■ Work request
Look below for the line holding "category: unknown bird" and the line holding "scientific name: Muntiacus vuquangensis". Transcribe exactly those lines and all lines between them, nothing more.

Dataset entries:

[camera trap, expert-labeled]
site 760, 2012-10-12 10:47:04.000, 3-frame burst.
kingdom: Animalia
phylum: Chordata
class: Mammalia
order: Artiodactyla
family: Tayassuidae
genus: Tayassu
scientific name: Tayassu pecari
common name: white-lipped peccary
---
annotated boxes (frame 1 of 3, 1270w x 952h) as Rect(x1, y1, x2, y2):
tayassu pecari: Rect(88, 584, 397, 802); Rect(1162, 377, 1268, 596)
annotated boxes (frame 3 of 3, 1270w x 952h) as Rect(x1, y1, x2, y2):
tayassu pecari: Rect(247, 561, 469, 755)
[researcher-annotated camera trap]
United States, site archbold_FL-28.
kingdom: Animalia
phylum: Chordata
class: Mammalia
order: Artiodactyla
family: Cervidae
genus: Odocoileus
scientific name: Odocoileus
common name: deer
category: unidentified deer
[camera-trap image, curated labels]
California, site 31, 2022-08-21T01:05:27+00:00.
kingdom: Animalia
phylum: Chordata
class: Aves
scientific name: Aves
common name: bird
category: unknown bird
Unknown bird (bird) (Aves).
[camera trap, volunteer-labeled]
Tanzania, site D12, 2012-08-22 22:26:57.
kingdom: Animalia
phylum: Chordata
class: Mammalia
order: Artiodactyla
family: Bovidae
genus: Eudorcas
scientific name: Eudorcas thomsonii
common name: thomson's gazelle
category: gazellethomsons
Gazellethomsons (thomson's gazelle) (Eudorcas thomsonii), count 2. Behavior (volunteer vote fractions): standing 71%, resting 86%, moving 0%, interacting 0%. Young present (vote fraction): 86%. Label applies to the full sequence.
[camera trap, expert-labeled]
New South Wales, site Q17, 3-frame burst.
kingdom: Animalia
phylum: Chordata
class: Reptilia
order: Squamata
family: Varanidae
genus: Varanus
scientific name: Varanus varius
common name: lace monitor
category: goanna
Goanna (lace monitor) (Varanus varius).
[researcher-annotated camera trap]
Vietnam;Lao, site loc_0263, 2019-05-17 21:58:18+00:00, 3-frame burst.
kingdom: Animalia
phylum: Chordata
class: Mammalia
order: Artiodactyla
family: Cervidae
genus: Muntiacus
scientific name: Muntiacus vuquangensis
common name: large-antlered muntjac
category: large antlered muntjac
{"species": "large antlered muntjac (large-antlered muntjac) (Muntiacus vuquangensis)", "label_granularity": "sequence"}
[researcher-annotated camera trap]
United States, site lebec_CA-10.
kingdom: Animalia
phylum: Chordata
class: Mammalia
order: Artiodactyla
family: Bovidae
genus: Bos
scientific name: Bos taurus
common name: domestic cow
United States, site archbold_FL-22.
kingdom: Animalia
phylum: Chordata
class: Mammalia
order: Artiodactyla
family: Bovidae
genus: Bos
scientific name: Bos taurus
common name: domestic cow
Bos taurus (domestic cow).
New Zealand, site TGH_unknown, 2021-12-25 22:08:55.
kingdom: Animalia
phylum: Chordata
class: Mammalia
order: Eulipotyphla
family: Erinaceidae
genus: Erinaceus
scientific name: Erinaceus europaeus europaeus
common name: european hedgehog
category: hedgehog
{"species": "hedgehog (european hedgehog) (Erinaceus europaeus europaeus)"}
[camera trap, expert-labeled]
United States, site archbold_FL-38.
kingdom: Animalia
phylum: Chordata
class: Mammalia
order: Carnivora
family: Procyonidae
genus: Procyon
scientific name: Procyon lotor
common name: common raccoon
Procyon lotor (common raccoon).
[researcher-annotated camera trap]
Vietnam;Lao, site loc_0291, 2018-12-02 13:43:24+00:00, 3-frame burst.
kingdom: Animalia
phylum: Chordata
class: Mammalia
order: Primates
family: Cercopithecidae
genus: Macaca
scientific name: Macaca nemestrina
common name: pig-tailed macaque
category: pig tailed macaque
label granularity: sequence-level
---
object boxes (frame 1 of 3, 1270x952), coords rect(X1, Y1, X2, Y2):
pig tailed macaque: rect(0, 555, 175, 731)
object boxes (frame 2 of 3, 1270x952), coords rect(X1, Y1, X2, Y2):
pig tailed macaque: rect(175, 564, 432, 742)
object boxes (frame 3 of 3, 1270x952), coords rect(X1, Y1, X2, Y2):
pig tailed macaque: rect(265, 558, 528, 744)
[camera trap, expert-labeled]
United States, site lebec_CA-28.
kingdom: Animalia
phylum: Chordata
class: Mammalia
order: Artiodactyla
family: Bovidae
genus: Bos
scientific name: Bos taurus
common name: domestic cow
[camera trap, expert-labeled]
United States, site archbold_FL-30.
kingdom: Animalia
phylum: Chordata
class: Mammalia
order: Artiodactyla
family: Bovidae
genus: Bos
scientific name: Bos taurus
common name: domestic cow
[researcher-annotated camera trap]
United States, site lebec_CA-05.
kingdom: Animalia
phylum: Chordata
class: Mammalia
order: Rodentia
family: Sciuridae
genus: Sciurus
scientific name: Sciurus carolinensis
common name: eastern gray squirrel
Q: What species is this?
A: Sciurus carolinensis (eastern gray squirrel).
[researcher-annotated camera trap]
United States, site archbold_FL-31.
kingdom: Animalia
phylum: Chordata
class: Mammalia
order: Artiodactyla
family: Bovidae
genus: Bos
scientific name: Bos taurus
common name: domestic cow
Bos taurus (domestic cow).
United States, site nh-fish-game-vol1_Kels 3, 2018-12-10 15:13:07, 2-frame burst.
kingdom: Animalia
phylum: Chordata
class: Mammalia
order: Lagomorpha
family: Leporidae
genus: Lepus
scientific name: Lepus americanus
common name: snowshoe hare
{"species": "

■ Result of the task
category: unknown bird
Unknown bird (bird) (Aves).
[camera trap, volunteer-labeled]
Tanzania, site D12, 2012-08-22 22:26:57.
kingdom: Animalia
phylum: Chordata
class: Mammalia
order: Artiodactyla
family: Bovidae
genus: Eudorcas
scientific name: Eudorcas thomsonii
common name: thomson's gazelle
category: gazellethomsons
Gazellethomsons (thomson's gazelle) (Eudorcas thomsonii), count 2. Behavior (volunteer vote fractions): standing 71%, resting 86%, moving 0%, interacting 0%. Young present (vote fraction): 86%. Label applies to the full sequence.
[camera trap, expert-labeled]
New South Wales, site Q17, 3-frame burst.
kingdom: Animalia
phylum: Chordata
class: Reptilia
order: Squamata
family: Varanidae
genus: Varanus
scientific name: Varanus varius
common name: lace monitor
category: goanna
Goanna (lace monitor) (Varanus varius).
[researcher-annotated camera trap]
Vietnam;Lao, site loc_0263, 2019-05-17 21:58:18+00:00, 3-frame burst.
kingdom: Animalia
phylum: Chordata
class: Mammalia
order: Artiodactyla
family: Cervidae
genus: Muntiacus
scientific name: Muntiacus vuquangensis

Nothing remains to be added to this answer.